There’s probably nothing specific you can do besides getting on with the business at hand. If anything, let’s look for opportunities, in which respect the low Rand has got to present opportunities for export.
The time ahead is going to be tough, but let’s not get sidetracked – like rubber-necking at a freeway prang and then crashing yourself. That’s an absolute no no.
Drinking from the tap can’t be taken for granted
Drinking water directly from the tap is a luxury that many of us take for granted, but that may not be the case in the future in South Africa. That’s a deduction made from presentations at the recent SAPPMA Pipes IX conference in Midrand: besides damage to ground water caused by wide-scale coal mining and prospecting, particularly on the Highveld, an estimated half of the country’s 800-plus sewage works are apparently not working effectively.
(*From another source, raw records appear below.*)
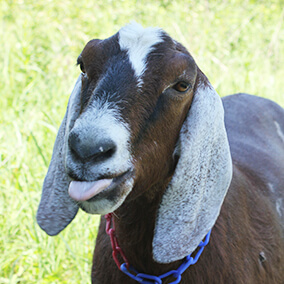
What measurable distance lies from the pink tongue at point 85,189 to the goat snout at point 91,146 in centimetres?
11

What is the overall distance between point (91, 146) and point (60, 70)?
14.6 feet

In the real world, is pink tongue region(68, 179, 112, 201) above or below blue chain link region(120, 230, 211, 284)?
above

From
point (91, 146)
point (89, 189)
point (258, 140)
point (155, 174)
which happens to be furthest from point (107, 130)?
point (258, 140)

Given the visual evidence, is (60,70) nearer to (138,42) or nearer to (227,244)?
(138,42)

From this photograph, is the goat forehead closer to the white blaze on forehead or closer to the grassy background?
the white blaze on forehead

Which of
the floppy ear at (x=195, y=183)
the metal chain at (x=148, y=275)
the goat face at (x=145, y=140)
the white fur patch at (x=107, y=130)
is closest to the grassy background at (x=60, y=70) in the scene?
the metal chain at (x=148, y=275)

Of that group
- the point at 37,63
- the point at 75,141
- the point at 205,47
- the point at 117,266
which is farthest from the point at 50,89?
the point at 75,141

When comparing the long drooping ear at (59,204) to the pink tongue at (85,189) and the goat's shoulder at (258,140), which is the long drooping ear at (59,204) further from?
the goat's shoulder at (258,140)

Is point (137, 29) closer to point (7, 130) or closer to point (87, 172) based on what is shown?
point (87, 172)

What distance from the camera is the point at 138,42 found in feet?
7.39

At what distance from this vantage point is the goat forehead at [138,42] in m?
2.16

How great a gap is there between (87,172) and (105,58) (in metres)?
0.65

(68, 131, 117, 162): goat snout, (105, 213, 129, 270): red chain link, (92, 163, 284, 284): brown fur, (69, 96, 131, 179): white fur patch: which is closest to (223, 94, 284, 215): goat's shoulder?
(92, 163, 284, 284): brown fur

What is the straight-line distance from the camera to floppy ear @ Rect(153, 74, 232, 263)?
2336 millimetres
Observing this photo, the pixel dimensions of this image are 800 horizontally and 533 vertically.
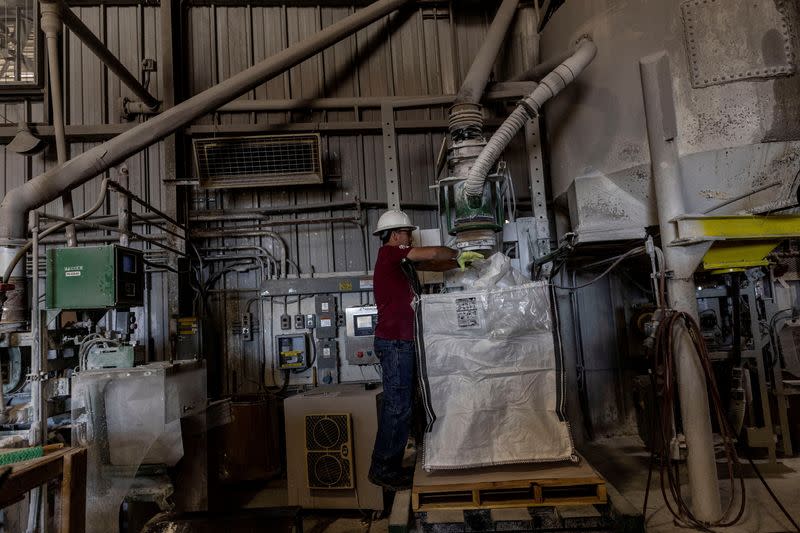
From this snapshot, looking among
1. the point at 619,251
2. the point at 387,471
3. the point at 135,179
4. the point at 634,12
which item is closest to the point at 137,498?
the point at 387,471

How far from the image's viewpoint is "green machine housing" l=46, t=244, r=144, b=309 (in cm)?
296

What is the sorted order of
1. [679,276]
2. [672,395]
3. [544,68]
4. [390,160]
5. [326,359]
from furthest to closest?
1. [326,359]
2. [544,68]
3. [390,160]
4. [679,276]
5. [672,395]

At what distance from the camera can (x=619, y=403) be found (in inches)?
204

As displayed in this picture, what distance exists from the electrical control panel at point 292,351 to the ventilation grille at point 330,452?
1.29 meters

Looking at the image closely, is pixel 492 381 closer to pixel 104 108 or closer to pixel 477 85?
pixel 477 85

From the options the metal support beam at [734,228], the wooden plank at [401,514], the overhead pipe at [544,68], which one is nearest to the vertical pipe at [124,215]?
the wooden plank at [401,514]

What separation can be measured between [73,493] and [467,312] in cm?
199

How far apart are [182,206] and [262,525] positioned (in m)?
3.44

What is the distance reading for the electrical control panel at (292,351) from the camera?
4.76 m

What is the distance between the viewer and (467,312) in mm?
2654

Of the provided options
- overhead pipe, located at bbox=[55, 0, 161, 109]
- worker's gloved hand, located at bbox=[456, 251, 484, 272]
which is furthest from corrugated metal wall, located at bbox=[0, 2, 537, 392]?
worker's gloved hand, located at bbox=[456, 251, 484, 272]

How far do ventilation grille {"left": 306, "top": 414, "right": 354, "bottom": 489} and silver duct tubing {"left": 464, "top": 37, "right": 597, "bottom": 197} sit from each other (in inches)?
80.2

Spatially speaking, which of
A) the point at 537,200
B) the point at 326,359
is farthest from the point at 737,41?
the point at 326,359

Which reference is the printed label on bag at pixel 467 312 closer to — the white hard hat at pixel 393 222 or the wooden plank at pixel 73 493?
the white hard hat at pixel 393 222
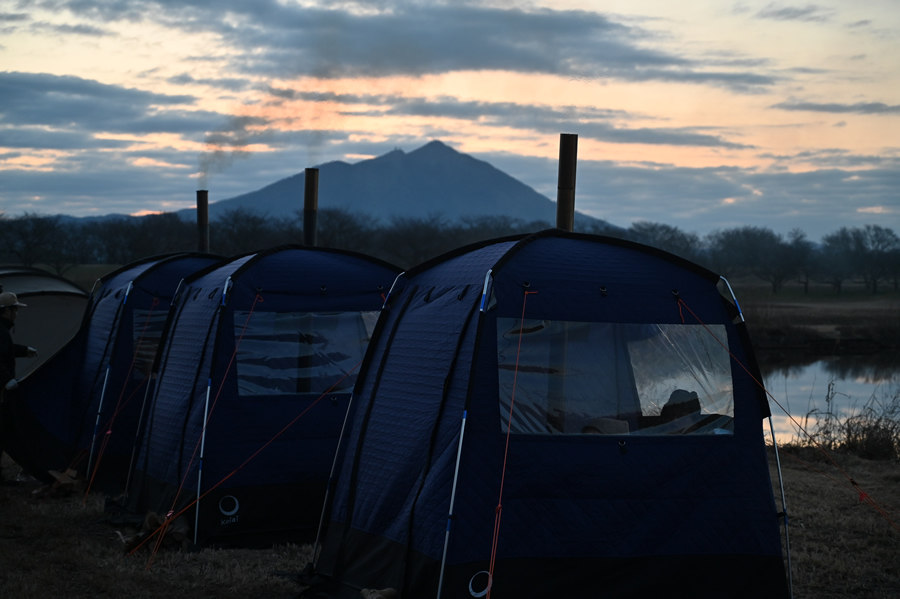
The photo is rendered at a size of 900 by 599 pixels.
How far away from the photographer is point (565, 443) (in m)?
4.74

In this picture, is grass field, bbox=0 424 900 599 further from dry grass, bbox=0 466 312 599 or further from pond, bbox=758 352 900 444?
pond, bbox=758 352 900 444

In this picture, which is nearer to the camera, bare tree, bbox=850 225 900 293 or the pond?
Answer: the pond

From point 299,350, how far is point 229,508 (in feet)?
4.69

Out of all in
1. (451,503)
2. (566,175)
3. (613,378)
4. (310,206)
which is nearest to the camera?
(451,503)

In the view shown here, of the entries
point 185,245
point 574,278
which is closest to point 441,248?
point 185,245

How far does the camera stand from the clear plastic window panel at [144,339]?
8789 millimetres

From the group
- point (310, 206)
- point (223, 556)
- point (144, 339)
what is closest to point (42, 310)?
point (144, 339)

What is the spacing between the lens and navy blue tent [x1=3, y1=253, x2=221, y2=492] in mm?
8523

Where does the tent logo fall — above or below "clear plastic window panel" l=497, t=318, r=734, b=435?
below

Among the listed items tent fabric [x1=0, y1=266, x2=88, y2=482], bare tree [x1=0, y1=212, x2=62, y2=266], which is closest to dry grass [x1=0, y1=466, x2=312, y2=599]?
tent fabric [x1=0, y1=266, x2=88, y2=482]

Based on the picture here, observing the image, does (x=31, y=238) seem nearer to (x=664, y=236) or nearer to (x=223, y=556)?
(x=223, y=556)

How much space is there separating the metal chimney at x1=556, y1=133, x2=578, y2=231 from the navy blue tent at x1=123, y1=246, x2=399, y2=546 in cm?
193

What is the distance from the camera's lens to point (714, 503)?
191 inches

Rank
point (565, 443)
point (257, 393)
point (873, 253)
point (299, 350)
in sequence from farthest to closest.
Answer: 1. point (873, 253)
2. point (299, 350)
3. point (257, 393)
4. point (565, 443)
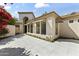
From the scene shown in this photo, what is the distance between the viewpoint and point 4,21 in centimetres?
598

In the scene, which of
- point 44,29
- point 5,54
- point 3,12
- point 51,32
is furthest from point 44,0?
point 44,29

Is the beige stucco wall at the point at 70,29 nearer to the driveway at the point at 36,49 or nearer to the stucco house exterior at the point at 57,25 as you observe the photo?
the stucco house exterior at the point at 57,25

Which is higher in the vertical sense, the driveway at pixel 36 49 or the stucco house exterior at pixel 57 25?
the stucco house exterior at pixel 57 25

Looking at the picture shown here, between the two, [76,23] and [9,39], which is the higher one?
[76,23]

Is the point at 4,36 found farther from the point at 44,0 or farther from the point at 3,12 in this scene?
the point at 44,0

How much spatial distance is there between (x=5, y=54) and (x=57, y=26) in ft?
21.6

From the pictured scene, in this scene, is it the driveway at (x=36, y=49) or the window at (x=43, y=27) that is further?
the window at (x=43, y=27)

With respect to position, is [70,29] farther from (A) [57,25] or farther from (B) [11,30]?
(B) [11,30]

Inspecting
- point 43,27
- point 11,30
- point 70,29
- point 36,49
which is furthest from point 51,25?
point 36,49

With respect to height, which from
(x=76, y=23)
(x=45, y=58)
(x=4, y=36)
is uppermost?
(x=76, y=23)

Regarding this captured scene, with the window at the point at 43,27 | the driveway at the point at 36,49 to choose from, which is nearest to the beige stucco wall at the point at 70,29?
the window at the point at 43,27

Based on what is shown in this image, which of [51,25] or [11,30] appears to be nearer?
[11,30]

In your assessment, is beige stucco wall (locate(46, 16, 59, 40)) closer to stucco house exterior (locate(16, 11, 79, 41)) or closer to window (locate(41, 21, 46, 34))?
stucco house exterior (locate(16, 11, 79, 41))

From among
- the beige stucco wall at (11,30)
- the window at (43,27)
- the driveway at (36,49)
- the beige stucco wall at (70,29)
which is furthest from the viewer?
the window at (43,27)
Plastic pipe offers one of the best solutions for these problems and it’s got to be hoped that government and local authorities will begin to follow through with contracts … and actually commission the work.
We unfortunately have several obituaries this issue and although this is coincidental (and not a sign of the challenging times), it does lead one to reflect on the roles played by some outstanding individuals. Professor Ron Sanderson, who virtually single-handedly put the study of polymer chemistry on the map in South Africa, passed away in September at age 72. When Sanderson commenced his studies in polymer chemistry at UCT in the 1960s, there was no actual course in the discipline. He pursued his studies in the USA and later established the Institute for Polymer Science at Stellenbosch, which is now a world-leading research centre in this area (and at the core of the materials used in our industry).
Two of the others who we unfortunately say farewell to here, Andy Sanders of Designa Plastics of Durban and Steven Bird of Hosaf, were likewise individuals who achieved notable things in their lives.
It’s impossible to quantify the full impact of any person, but the affect these people have had in terms of encouraging and enabling others to succeed is notable.
The lights seem to be back on
We don’t want to get our hopes up too soon, but after almost two months without power outages, it looks like Eskom is getting its house in order. The only clear change in our perspective is that of the change of personnel at the top: stand-in CEO Brian Molefe was wise to bring along CA Anoi Singh, who is acting CFO, and – amazingly – things are getting sorted. That’s probably because suppliers are now being paid on time.